## YOUR TASKS
• 1. Write out the passage from the review of Gualmini's book on language acquisition between "Gualmini is mainly" and "PAPER. (p. 8)", inclusive.
• 2. Carry on the review of Gualmini's book on language acquisition from the point where it stops.

Chapter 1 - Language and Acquisition (pp. 5-37) In this chapter, Gualmini introduces the discussion which runs through the whole volume under review, i.e., ''entailment relations, polarity items and inferences across natural languages'' (pp. 6f.) and how these linguistic phenomena can be approached when using one of three models of language acquisition: the ''Conservative Learning Model'', the ''Rich Input Model'', and the ''Continuity Assumption'' (pp. 24f.).
Gualmini is mainly concerned with ''downward entailments'' (henceforth: DE): DE ''describes the environments in which a noun phrase can be substituted with one that picks out a subset of the denotation of the original noun phrase without affecting the truth of the original sentence'' (p. 9):
(7a) John graduated BEFORE HE WROTE HIS FIRST PAPER licenses the inference: John graduated BEFORE HE WROTE HIS FIRST GOOD PAPER. (p. 8)
(Note: Gualmini's examples are reproduced in the present review with their original numbers. I use capital letters for terms, which appear underlined in the original text.)

## EXTRACTED RECORDS
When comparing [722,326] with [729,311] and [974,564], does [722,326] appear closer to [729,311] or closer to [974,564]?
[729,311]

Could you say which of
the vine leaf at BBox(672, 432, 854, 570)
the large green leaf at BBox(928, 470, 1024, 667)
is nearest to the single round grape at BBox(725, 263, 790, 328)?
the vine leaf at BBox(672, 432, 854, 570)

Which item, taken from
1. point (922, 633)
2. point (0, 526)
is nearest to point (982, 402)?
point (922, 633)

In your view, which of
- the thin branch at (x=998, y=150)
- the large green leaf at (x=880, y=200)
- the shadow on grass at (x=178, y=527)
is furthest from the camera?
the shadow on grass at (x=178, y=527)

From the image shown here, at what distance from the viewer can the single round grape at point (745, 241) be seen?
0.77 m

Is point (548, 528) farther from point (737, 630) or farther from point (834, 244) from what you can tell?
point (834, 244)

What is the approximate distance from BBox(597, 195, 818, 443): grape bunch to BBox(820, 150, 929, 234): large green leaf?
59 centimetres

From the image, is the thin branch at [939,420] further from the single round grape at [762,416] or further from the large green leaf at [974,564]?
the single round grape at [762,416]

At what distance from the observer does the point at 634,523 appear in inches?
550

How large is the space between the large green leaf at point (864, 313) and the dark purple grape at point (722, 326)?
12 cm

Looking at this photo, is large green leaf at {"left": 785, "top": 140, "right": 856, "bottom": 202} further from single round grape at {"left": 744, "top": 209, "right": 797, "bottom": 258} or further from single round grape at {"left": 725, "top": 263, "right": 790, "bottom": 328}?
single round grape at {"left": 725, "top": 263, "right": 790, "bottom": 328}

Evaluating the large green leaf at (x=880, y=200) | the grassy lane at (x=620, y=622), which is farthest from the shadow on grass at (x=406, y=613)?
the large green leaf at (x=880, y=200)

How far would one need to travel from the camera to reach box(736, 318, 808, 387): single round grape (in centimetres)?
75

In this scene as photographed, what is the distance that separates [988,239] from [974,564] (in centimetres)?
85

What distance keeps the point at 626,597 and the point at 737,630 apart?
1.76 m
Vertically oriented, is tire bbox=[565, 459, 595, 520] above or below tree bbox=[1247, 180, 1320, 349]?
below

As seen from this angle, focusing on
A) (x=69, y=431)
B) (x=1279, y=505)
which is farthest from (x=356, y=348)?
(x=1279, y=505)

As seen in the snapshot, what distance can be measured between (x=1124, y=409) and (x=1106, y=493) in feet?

## ANSWERS BY TASK
• 1.
Gualmini is mainly concerned with ''downward entailments'' (henceforth: DE): DE ''describes the environments in which a noun phrase can be substituted with one that picks out a subset of the denotation of the original noun phrase without affecting the truth of the original sentence'' (p. 9):
(7a) John graduated BEFORE HE WROTE HIS FIRST PAPER licenses the inference: John graduated BEFORE HE WROTE HIS FIRST GOOD PAPER. (p. 8)

• 2.
Gualmini discusses and, in part, challenges some of the features of DE as maintained in previous literature. According to him:
(i) a ''downward entailing operator OP-DE'' (p. 12; the original notation is with capitals OP plus low-placed capitals DE), as _without_ and _before_, is not automatically operative (pp. 16f., 20);
(ii) the view that ''negative polarity items (NPIs)'', as _any_ and _ever_, are used grammatically in downward entailing environments, whereas the occurrence of ''positive polarity items'' (PPIs), as _every_, and _already_, in such environments often leads to ungrammaticalities (pp. 9f., 22f.) is challenged, since there are cases of grammatical sentences containing PPIs in downward entailing contexts (p. 22), a claim further developed in Chapter 6;
(iii) but DE does not occur in negative environments only (pp.20f.);
(iv) sentences containing an OP-DE and the disjunction operator _or_ license conjunctive inferences, according to the scheme OP-DE(A or B) entails OP-DE(A) and OP-DE(B) that corresponds to ''one of De Morgan's laws of propositional logic'' (pp. 12f.);
(v) the decisive force for the occurrence of DE is the structure dependent notion of c-command (p. 16), a claim further developed in Chapter 3.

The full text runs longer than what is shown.